Requirement
For each line of the data below that contains "taggedZokushu", return that line.

Dataset entries:
--------

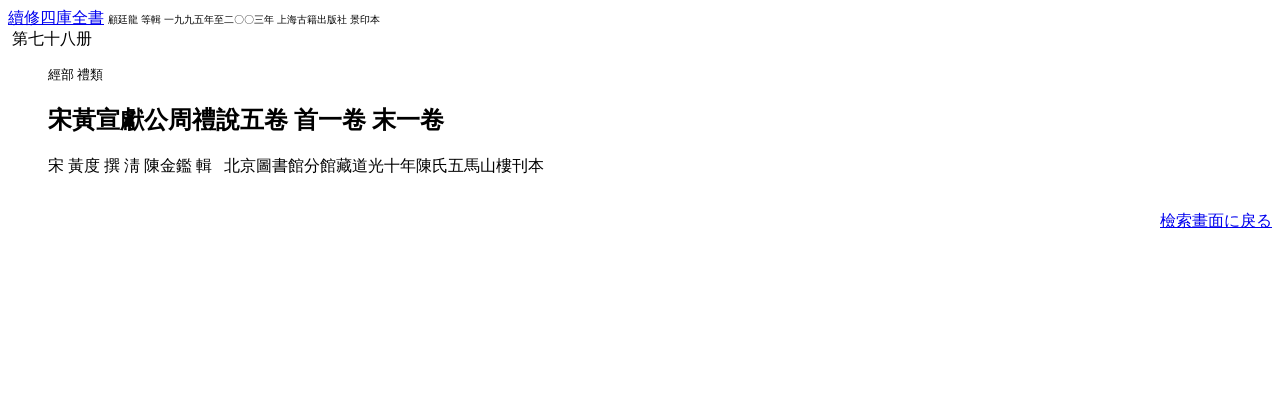

--- FILE ---
content_type: text/html; charset=UTF-8
request_url: http://kanji.zinbun.kyoto-u.ac.jp/kanseki?record=data/FA019705/taggedZokushu/0004240.dat&back=8
body_size: 791
content:
<HEAD>
<TITLE>Kanseki Database</TITLE>
</HEAD>
<BODY BGCOLOR="white">
<A HREF="http://kanji.zinbun.kyoto-u.ac.jp/kanseki?record=data/FA019705/taggedZokushu/0000000.dat&back=9">續修四庫全書</A>
<FONT SIZE="-2">
&#32;&#32;顧廷龍&#32;等輯&#32;
&#32;一九九五年至二〇〇三年&#32;
&#32;上海古籍出版社&#32;
&#32;景印本&#32;
</FONT>
<BR>&nbsp;第七十八册
<UL>
<FONT SIZE="-1">
 經部 
 禮類 
</FONT><H2>
宋黃宣獻公周禮說五卷 
首一卷 
末一卷 
</H2>
 宋 黃度 撰
 淸 陳金鑑 輯
&nbsp;
&#32;北京圖書館分館藏道光十年陳氏五馬山樓刊本&nbsp;
<BR>
<BR><UL>
</UL>
</UL>
<DIV ALIGN="right">
<A HREF="http://kanji.zinbun.kyoto-u.ac.jp/kanseki" onClick="if(history.length>8){history.go(-8);return(false)}return(true)">檢索畫面に戾る</A>
</DIV>
<!--
<nu>0004240</nu>
<fi>經部</fi>
<sf>禮類</sf>
<ti><key>宋黃宣獻公周禮說</key>五卷</ti>
<ti><key>首</key>一卷</ti>
<ti><key>末</key>一卷</ti>
<au>宋<key>黃度</key>撰</au>
<au>淸<key>陳金鑑</key>輯</au>
<ed>北京圖書館分館藏道光十年陳氏五馬山樓刊本</ed>
<co>續修四庫全書第七十八册</co>
<oy>0000000</oy>
<or>京大人文研&nbsp;東方</or>
-->
</BODY>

--------

Task output
request_url: http://kanji.zinbun.kyoto-u.ac.jp/kanseki?record=data/FA019705/taggedZokushu/0004240.dat&back=8
<A HREF="http://kanji.zinbun.kyoto-u.ac.jp/kanseki?record=data/FA019705/taggedZokushu/0000000.dat&back=9">續修四庫全書</A>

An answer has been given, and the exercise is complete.